DIRECTIVE:
In the passage about spending to impress others below, name every kind of purchase it asks the reader about in terms of impressing people.

Their number one rule – the one that they put in huge bold letters and describe as standing above all others – is really simple.
Stop trying to impress other people.
That’s it. That’s their number one rule.
At first glance, that rule might seem obvious or easy, but step back for a moment and think about all of your purchases through the lens of how that purchase is intended to make you appear in the eyes of others.
Are you buying books to impress your friends? Do you buy clothes to look good to others beyond the basic dress code of your workplace? What about gadgets – have you ever bought a phone with the thought of how others will be impressed by it? Did you think about your home in terms of what others might think when they come to visit?
If you stop and reflect on the ways you spend money, you’ll find that some things really don’t have much to do with what others think… but, if you really dig in, a lot of your expenses do revolve around or are heavily influenced by what others think of you.
I’m going to suggest a radical twist on that mindset.
Imagine how you would spend a day where you did absolutely nothing to impress others in any way, but instead did things solely so that when you went to bed that night, you were genuinely proud and happy with regards to how the day went.
What would you do that day?

INFORMATION SHOWN:
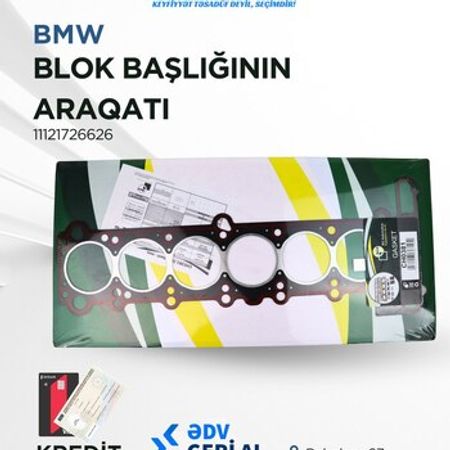BMW M50/M52 blok başlığının araqatı  +0.25m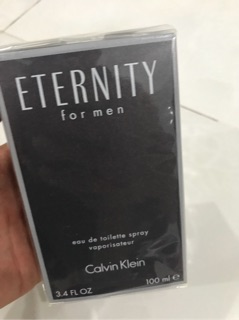 Nước hoa nam ck enternity for men 100ml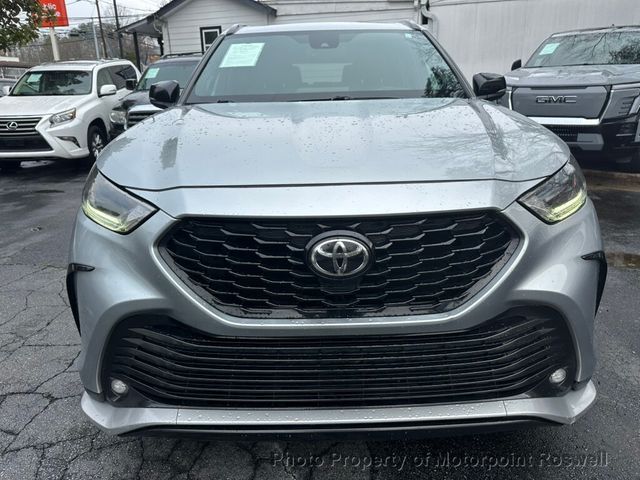 2021 Toyota Highlander XSE FWD - 22988258 - 2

FINISHED TASK:
- Books
- Clothes
- Gadgets, such as a phone
- Home